(Above) The finished heat shield for NASA’s Mars Science Laboratory, with a diameter of 4.5 meters (14 feet, 9 inches), is the largest ever built for descending through the atmosphere of any planet. This image shows the heat shield and a spacecraft worker at Lockheed Martin Space Systems, Denver, which built and tested the heat shield.
Lockheed Martin completed production and testing of the heatshield for NASA’s Mars Science Laboratory (MSL). The heatshield is half of the large and sophisticated two-part aeroshell that will encapsulate and protect the Curiosity rover during its deep space cruise to Mars, and from the intense heat and friction that will be generated as the system descends through the Martian atmosphere.
In October 2008, Lockheed Martin delivered the other half of the aeroshell, the backshell, to NASA’s Jet Propulsion Laboratory in Pasadena, Calif. where it is being integrated with other flight systems. The heatshield will be stored at Lockheed Martin facilities near Denver, Colo. until early 2011 when it will be shipped to Kennedy Space Center.
The aeroshell/heatshield is the largest ever built to be flown at 4.5 meters (nearly 15 feet) in diameter. In contrast, the aeroshells/heatshields of the Spirit and Opportunity Mars Exploration Rovers measured 8.5 feet and Apollo capsule heatshields measured just less than 13 feet.
Because of the unique entry trajectory profile that could create external temperatures up to 3,800 degrees Fahrenheit, the heatshield uses a tiled Phenolic Impregnated Carbon Ablator (PICA) thermal protection system instead of the Mars heritage Super Lightweight Ablator (SLA) 561V. This will be the first time PICA has flown on a Mars mission. Invented by NASA Ames Research Center, PICA was first flown as the thermal protection system on the heatshield of the Stardust Sample Return Capsule that is now in the Smithsonian Air and Space Museum.
“The Mars Science Laboratory aeroshell is the most complex capsule to fly to Mars,” said Rich Hund, MSL program manager at Lockheed Martin Space Systems Company. “The design had to address the large size and weight of the rover, the largest ever sent to Mars, and the requirement for landing at a more-precise point on Mars.”

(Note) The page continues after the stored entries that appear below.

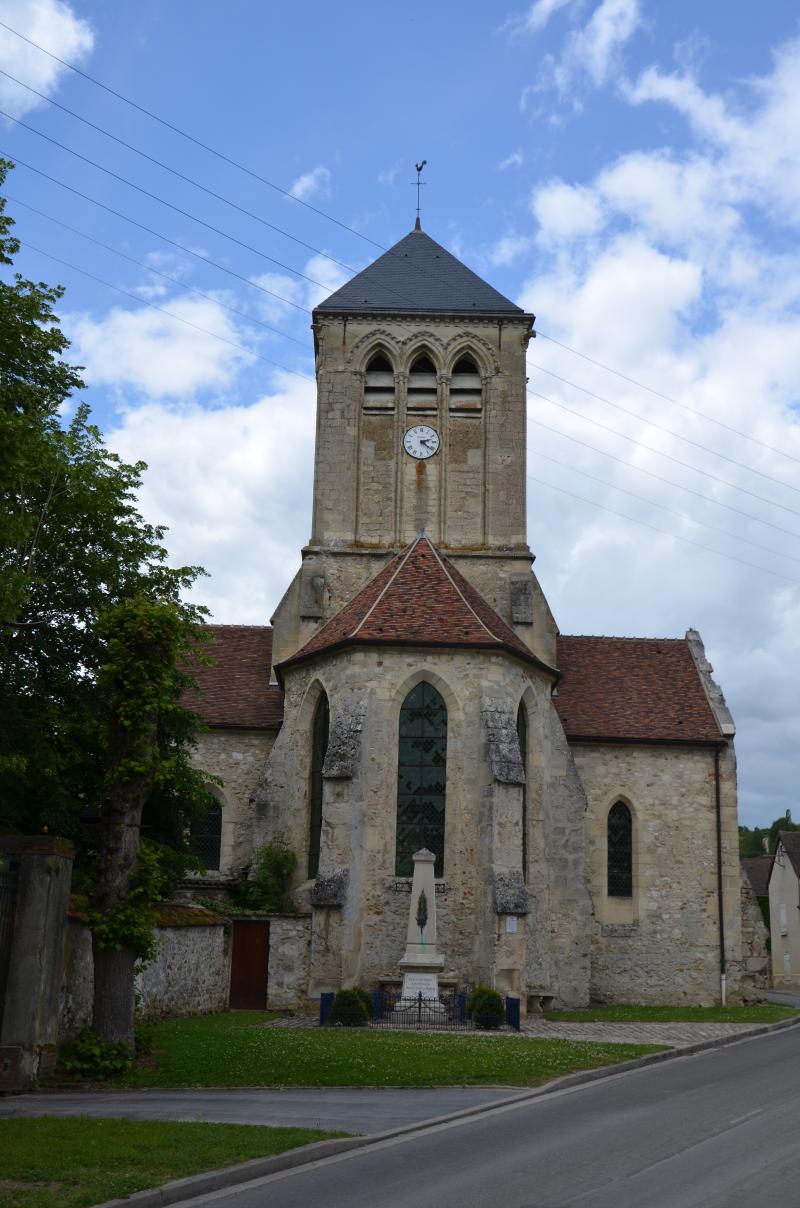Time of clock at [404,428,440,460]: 2:21
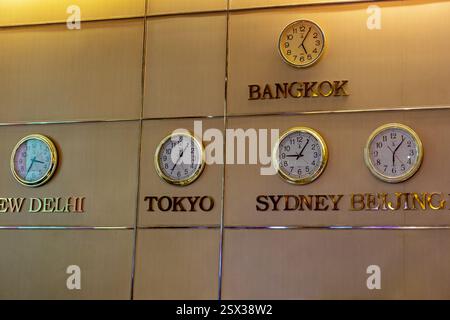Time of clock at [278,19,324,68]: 5:04
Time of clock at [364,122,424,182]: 6:06
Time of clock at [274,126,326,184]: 9:05
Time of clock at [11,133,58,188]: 3:35
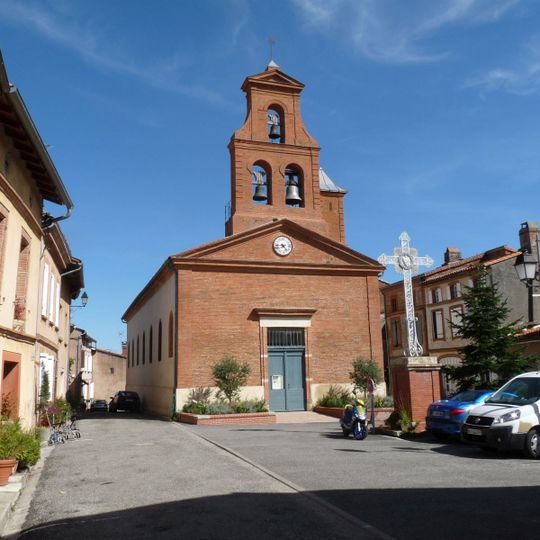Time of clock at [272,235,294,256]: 4:43
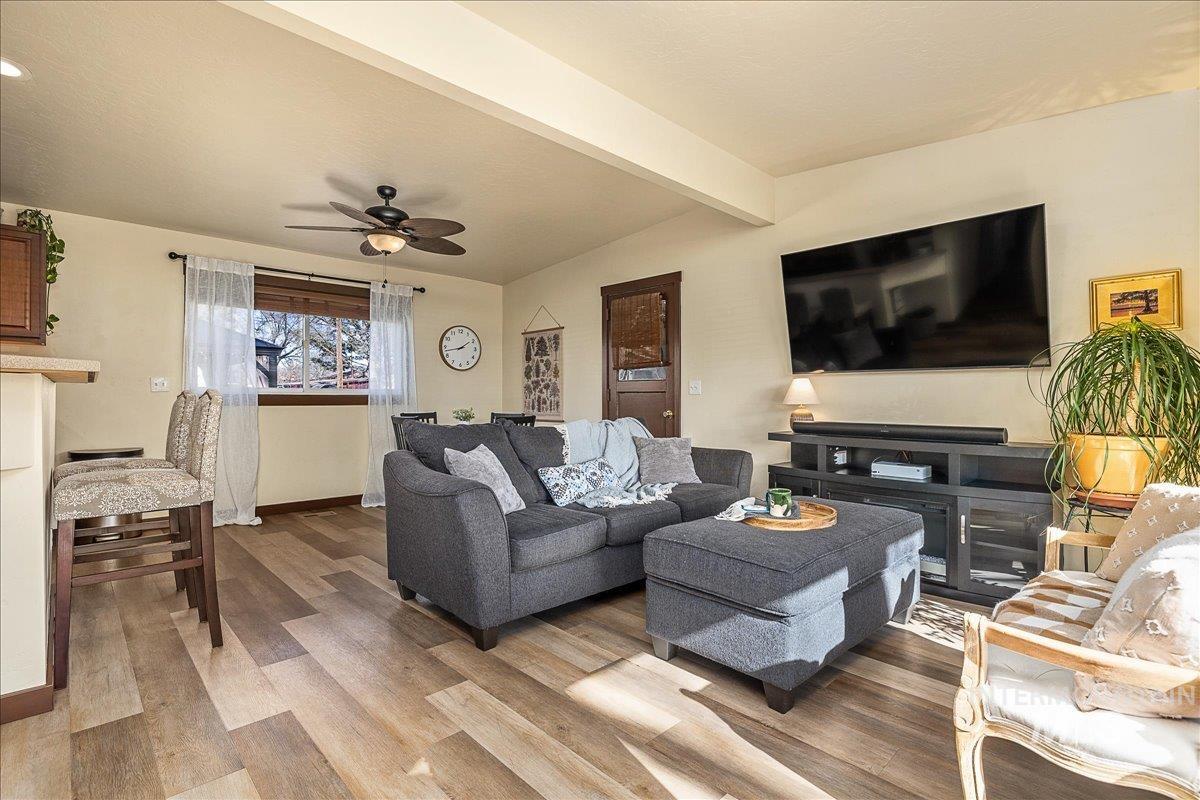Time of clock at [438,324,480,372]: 1:42
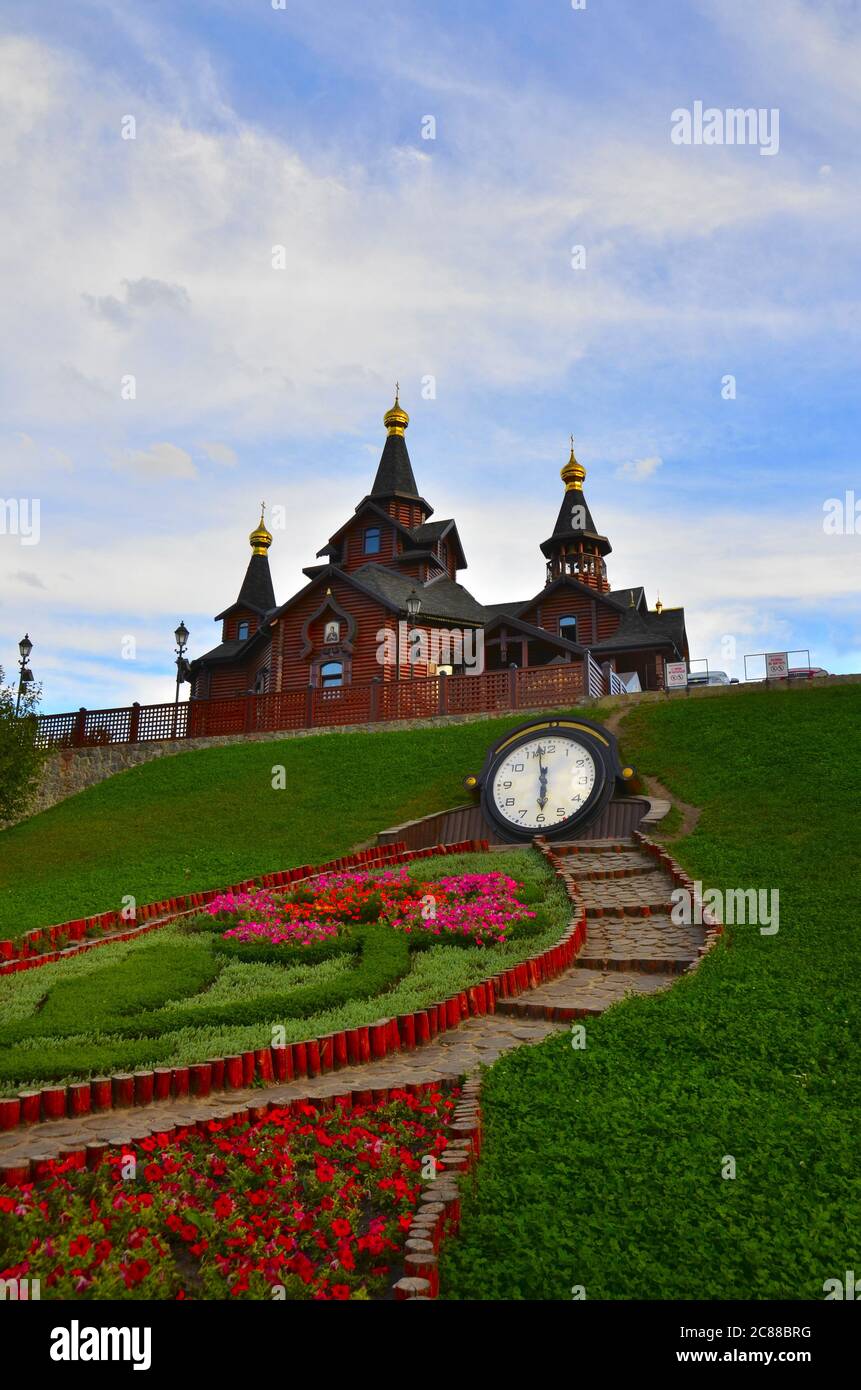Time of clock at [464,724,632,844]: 5:57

The aeroshell has a steering capability that is produced by ejecting ballast that off-sets the center-of-mass prior to entry into the atmosphere. This off-set creates lift as it interacts with the thin Martian atmosphere and allows roll control and autonomous steering through the use of thrusters.
Prior to shipping to Kennedy Space Center, engineers will install the MSL Entry Descent and Landing Instrumentation (MEDLI) suite on the heatshield. Developed by NASA Langley Research Center, the MEDLI instrumentation will measure heatshield temperatures and atmospheric pressures as the aeroshell descends through the Martian atmosphere.
Scheduled for launch in the fall of 2011, the Curiosity rover – built by the Jet Propulsion Laboratory – will support the Mars Exploration Program’s strategy of “follow the water” and will have the science goals of determining whether the planet was ever habitable, characterizing the climate and geology of Mars, and preparing for human exploration.